• [Required tasks]:
1) Retype the passage of the conversation about taxable gains and losses between "The trick is" and "in your portfolio.", inclusive.
2) Extend the conversation about taxable gains and losses by writing what comes after its final line.

• [Document section]:

I need you to just explain this to me.

I've read it, I've listened to it, and I feel like I still am not grasping it.

Yes.

Robot told me all about it.

The trick is that you get to decide, for the most part, when you get taxable gains or losses, right?

So if you have stock and it goes up, you just hold on to it and like you wait.

And eventually, 20 years from now, you sell the stock and then you pay taxes on the gains.

Or by the way,

100 years from now, you die and it passes on to your heirs and they never pay taxes on the gains because of like basis step up, right?

If you have stocks that go down, you sell them right now and you have a taxable loss, capital loss, and that can be used to offset capital gains elsewhere in your portfolio.

So if you're like, you have capital gains, you also have some stocks that have gone down, you sell the stocks that have gone down and use them to offset your gains.

Obviously, you'd rather buy stocks that go up, right?

and like not have any taxable losses.

But like sometimes you want taxable losses because like you have gains elsewhere and you would prefer not to pay taxes on them, but you don't want to just like lose money for no reason.

And the conceptual trick is conceptually, let's say you have $100, right?

You go long like $500 of the SP and you go short like $400 of the SP.

So your net exposure is $100, right?

So it's like you've made the investment you wanted to make, but now you're long a lot and short a lot to offset it, but you're still net long.

And then either the market goes up or down.

If it goes up, you make money on your $500 long and you lose money on your $400 short.

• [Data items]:
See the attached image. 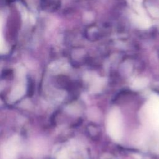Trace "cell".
Masks as SVG:
<instances>
[{
    "label": "cell",
    "mask_w": 159,
    "mask_h": 159,
    "mask_svg": "<svg viewBox=\"0 0 159 159\" xmlns=\"http://www.w3.org/2000/svg\"><path fill=\"white\" fill-rule=\"evenodd\" d=\"M149 13L154 17H159V9L154 7H150L148 9Z\"/></svg>",
    "instance_id": "8992f818"
},
{
    "label": "cell",
    "mask_w": 159,
    "mask_h": 159,
    "mask_svg": "<svg viewBox=\"0 0 159 159\" xmlns=\"http://www.w3.org/2000/svg\"><path fill=\"white\" fill-rule=\"evenodd\" d=\"M135 7L136 11H137L140 15H144V14H145L144 10H143V9L140 6L137 4Z\"/></svg>",
    "instance_id": "52a82bcc"
},
{
    "label": "cell",
    "mask_w": 159,
    "mask_h": 159,
    "mask_svg": "<svg viewBox=\"0 0 159 159\" xmlns=\"http://www.w3.org/2000/svg\"><path fill=\"white\" fill-rule=\"evenodd\" d=\"M107 130L109 134L114 140H120L122 127L121 114L118 109H114L110 112L107 120Z\"/></svg>",
    "instance_id": "6da1fadb"
},
{
    "label": "cell",
    "mask_w": 159,
    "mask_h": 159,
    "mask_svg": "<svg viewBox=\"0 0 159 159\" xmlns=\"http://www.w3.org/2000/svg\"><path fill=\"white\" fill-rule=\"evenodd\" d=\"M137 2H140L142 1V0H135Z\"/></svg>",
    "instance_id": "ba28073f"
},
{
    "label": "cell",
    "mask_w": 159,
    "mask_h": 159,
    "mask_svg": "<svg viewBox=\"0 0 159 159\" xmlns=\"http://www.w3.org/2000/svg\"><path fill=\"white\" fill-rule=\"evenodd\" d=\"M134 20L142 28H148L151 24L150 19L144 15H140V16H135L134 17Z\"/></svg>",
    "instance_id": "7a4b0ae2"
},
{
    "label": "cell",
    "mask_w": 159,
    "mask_h": 159,
    "mask_svg": "<svg viewBox=\"0 0 159 159\" xmlns=\"http://www.w3.org/2000/svg\"><path fill=\"white\" fill-rule=\"evenodd\" d=\"M148 83V81L147 78H137L132 84L131 88L134 90H139L145 88Z\"/></svg>",
    "instance_id": "3957f363"
},
{
    "label": "cell",
    "mask_w": 159,
    "mask_h": 159,
    "mask_svg": "<svg viewBox=\"0 0 159 159\" xmlns=\"http://www.w3.org/2000/svg\"><path fill=\"white\" fill-rule=\"evenodd\" d=\"M2 24H3V20L2 17L0 16V53H4L7 50V48L6 45L5 41L3 38L2 33Z\"/></svg>",
    "instance_id": "277c9868"
},
{
    "label": "cell",
    "mask_w": 159,
    "mask_h": 159,
    "mask_svg": "<svg viewBox=\"0 0 159 159\" xmlns=\"http://www.w3.org/2000/svg\"><path fill=\"white\" fill-rule=\"evenodd\" d=\"M24 91H25V89L23 86H17L12 92L11 94V98L13 101L16 100L19 98H20L24 94Z\"/></svg>",
    "instance_id": "5b68a950"
}]
</instances>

• [Solved problems]:
1)
The trick is that you get to decide, for the most part, when you get taxable gains or losses, right?

So if you have stock and it goes up, you just hold on to it and like you wait.

And eventually, 20 years from now, you sell the stock and then you pay taxes on the gains.

Or by the way,

100 years from now, you die and it passes on to your heirs and they never pay taxes on the gains because of like basis step up, right?

If you have stocks that go down, you sell them right now and you have a taxable loss, capital loss, and that can be used to offset capital gains elsewhere in your portfolio.

2)
And then what you do is

nothing with your long.

You just keep it on so you don't pay any taxes on the gains.

And you close out your short and you get a big tax loss on your short and you can use that to offset your gains elsewhere.

And then you put on another $400 short and you do it again.

And so every year you can like generate tax losses without any real economic losses because your long and your short positions are offsetting each other, right?

So like net, you're just long $100 of stock, but you have losses every year.

Did you go away?

So, Katie, I just explained taxiwear long short in a beautiful way that crashed your internet.

Yeah.

Caused you to go lie down for a while.

It's too bad that I didn't hear that because that explanation was something that I needed.

In brief, you buy like $200 of the SP, you're short $100 of the SP, net you're long $100 of the S ⁇ P.

But no matter what happens, you have tax losses.

You realize the tax losses each year and you use them to offset your gains elsewhere in the portfolio, like if you've, you know, sold the business or whatever.

And then you go put on the short again and you do it all over again.

That's like conceptually the trade, but in reality, that's not the trade at all because you're not really just allowed to do that.

You're not allowed to just buy a thing and go short the same thing and take the losses and not take the gains.

Those are called like the straddle rules and the wash sale rules.

And so the trick is to do this in a way where you're not long and short, the same thing, and also where when you close out the position and then you go put on the position again, you're putting on different positions.

So like, you know, if you have like some losses, you sell those stocks and you buy different stocks so that you continue to have the same exposure, but you can realize your losses on the stuff that you got rid of.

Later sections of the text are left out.